有限責任監査法人トーマツの期中レビューでは、中間連結財務諸表が適正に表示していないと信じさせる事項は認められなかった。重要な後発事象および事業等のリスクの重要な変更もない。負債は6,102百万円減の37,703百万円、自己資本比率は47.8%へ改善した一方、返済期限の到来に伴う長期借入金から短期借入金への振替で短期借入金は13,120百万円増の17,058百万円となり、1年内の借換負担は重くなっている。

総合考察

総合スコアを最も押し上げたのは業績インパクトである。9連結会計年度ぶりの中間最終黒字は、主力製品の価格改定、広告宣伝投資の効率化、希望退職を含む固定費削減という2024年12月期以降の構造改革が一巡し、収益体質として定着し始めたことを示す。ただし経常利益45.8%増には為替差損121百万円の解消と支払手数料の193百万円から62百万円への減少という一過性要因が含まれるため、実力値は調整後EBITDA3,804百万円で見るのが妥当だろう。 視点間には温度差もある。

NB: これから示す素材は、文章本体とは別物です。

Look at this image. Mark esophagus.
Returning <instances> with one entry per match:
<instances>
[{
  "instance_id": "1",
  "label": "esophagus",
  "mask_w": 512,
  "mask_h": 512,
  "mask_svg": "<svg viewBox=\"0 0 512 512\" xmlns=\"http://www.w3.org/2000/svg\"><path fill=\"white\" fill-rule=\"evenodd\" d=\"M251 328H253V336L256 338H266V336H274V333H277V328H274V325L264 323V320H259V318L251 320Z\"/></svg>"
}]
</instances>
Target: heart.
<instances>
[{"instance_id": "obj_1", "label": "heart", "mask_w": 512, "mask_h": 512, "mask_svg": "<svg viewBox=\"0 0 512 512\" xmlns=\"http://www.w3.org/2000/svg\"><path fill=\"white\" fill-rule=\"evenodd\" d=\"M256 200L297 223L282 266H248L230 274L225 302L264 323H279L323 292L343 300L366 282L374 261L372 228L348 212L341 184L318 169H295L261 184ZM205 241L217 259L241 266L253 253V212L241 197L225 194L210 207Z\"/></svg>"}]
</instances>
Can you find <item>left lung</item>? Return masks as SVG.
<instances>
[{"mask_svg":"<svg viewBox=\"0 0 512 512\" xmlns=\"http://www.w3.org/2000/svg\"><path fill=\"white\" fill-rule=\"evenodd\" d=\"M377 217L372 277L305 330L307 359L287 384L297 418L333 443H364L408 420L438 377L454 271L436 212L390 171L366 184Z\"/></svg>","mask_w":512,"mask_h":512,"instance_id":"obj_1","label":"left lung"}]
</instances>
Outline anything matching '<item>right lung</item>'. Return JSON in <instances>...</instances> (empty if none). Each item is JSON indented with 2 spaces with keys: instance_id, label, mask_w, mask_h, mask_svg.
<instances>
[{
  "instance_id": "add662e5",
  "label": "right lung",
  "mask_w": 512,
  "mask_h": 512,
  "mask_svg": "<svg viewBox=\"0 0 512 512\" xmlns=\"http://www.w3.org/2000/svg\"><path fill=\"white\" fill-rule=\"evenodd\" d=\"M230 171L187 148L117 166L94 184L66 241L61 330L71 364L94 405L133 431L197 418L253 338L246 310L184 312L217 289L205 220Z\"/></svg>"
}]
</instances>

最終利益73百万円は売上高26,507百万円に対して極めて薄く、非支配株主に帰属する中間純利益814百万円がキューサイ連結に伴う構造的な取り分として残る。バイオ燃料は67.0%増収でも損失160百万円で、2028年下期のマレーシア商業プラント稼働までは投資超過が続く。EDINET DBで確認できる通期実績も、2025年12月期は営業利益3,123百万円まで回復した一方で最終損益は805百万円の赤字であり、中間の黒字が通期に接続するかはなお未確定である。 注視点は、短期借入金17,058百万円の借換条件と、中間で5,918百万円(前年同期5,247百万円)へ積み増したヘルスケアの広告宣伝費が増収に見合う回収を生むかである。2026年12月期通期決算での最終黒字定着が次の分岐点となる。